* [EXCERPTED PASSAGE]:
7. Student learning outcomes of the plan. If structured as plan/emphasis, include for both core and emphasis. (Resources, Examples & Tools for Developing Effective Program Student Learning Outcomes) Student Learning Outcomes: Students will build skills and knowledge through formal coursework and an original dissertation project. The goal is to foster students’ abilities to identify and synthesize fundamental principles of bioengineering and apply them to complex problems. NAU graduates with a Ph.D. in Bioengineering will have achieved the
following learning outcomes:
LO1 Identify major theories, research methods, and technical approaches that support the development of bioengineered devices or systems for the benefit of society at large.
LO2 Investigate biological systems’ morphology and behavior, and transfer their features in novel bio-engineered systems through deployment of mechanical engineering tools such as mechanism analysis, structural analysis, continuum mechanics, kinematics, and dynamics.
LO4 Identify, survey, analyze, organize, and critically distill information from the scientific literature within the bioengineering research area and formulate open research questions.
LO5 Independently apply appropriate expertise, methods, and tools to the creative design, execution, and assessment of an investigation that addresses original bioengineering research questions.
LO6 Compose and engage in highly effective written and oral communication in bioengineering areas; demonstrate clear argumentation and logical cohesion in a variety of written and oral communications, including scholarly dissemination, funding requests, industry, and lay-communication.
Assessment of Student Performance: Our assessment plan is outlined in Table 2, which refers to the learning outcomes described above and to core and emphasis courses and milestones described in Section 8 (below). Progress will be assessed yearly by each student’s Advisory Committee, which will consist of the major advisor and at least four additional committee members from the Bioengineering Graduate Faculty, with at least one faculty member from both Biology and Mechanical Engineering on each graduate student’s committee.

* [STUDY MATERIAL]:

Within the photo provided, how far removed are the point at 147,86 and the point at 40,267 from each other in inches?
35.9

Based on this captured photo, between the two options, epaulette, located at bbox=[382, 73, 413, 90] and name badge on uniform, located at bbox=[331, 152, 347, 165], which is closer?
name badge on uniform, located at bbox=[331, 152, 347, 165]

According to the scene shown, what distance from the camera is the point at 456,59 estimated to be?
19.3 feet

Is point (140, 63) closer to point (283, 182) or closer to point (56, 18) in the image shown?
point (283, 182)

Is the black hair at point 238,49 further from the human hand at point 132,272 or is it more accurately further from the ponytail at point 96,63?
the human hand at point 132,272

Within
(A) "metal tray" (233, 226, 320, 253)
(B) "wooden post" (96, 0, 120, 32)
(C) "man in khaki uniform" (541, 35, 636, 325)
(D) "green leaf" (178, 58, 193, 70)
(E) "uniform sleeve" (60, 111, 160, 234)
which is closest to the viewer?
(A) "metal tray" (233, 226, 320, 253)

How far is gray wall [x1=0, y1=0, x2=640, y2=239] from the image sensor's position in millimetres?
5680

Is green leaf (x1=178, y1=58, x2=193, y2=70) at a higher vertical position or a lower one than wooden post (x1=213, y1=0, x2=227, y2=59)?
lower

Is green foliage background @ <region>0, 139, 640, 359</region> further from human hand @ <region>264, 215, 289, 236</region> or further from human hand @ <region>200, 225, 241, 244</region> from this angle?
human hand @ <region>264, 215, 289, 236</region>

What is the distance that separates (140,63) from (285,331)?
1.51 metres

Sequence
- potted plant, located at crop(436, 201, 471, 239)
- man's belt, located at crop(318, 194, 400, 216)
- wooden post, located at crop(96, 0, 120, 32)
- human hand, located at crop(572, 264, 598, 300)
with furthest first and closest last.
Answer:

* [TASK DIRECTIONS]: Please copy the bioengineering Ph.D. learning outcomes passage above word for word, from start to finish.

* [SOLVED PROBLEM]:
7. Student learning outcomes of the plan. If structured as plan/emphasis, include for both core and emphasis. (Resources, Examples & Tools for Developing Effective Program Student Learning Outcomes) Student Learning Outcomes: Students will build skills and knowledge through formal coursework and an original dissertation project. The goal is to foster students’ abilities to identify and synthesize fundamental principles of bioengineering and apply them to complex problems. NAU graduates with a Ph.D. in Bioengineering will have achieved the
following learning outcomes:
LO1 Identify major theories, research methods, and technical approaches that support the development of bioengineered devices or systems for the benefit of society at large.
LO2 Investigate biological systems’ morphology and behavior, and transfer their features in novel bio-engineered systems through deployment of mechanical engineering tools such as mechanism analysis, structural analysis, continuum mechanics, kinematics, and dynamics.
LO4 Identify, survey, analyze, organize, and critically distill information from the scientific literature within the bioengineering research area and formulate open research questions.
LO5 Independently apply appropriate expertise, methods, and tools to the creative design, execution, and assessment of an investigation that addresses original bioengineering research questions.
LO6 Compose and engage in highly effective written and oral communication in bioengineering areas; demonstrate clear argumentation and logical cohesion in a variety of written and oral communications, including scholarly dissemination, funding requests, industry, and lay-communication.
Assessment of Student Performance: Our assessment plan is outlined in Table 2, which refers to the learning outcomes described above and to core and emphasis courses and milestones described in Section 8 (below). Progress will be assessed yearly by each student’s Advisory Committee, which will consist of the major advisor and at least four additional committee members from the Bioengineering Graduate Faculty, with at least one faculty member from both Biology and Mechanical Engineering on each graduate student’s committee.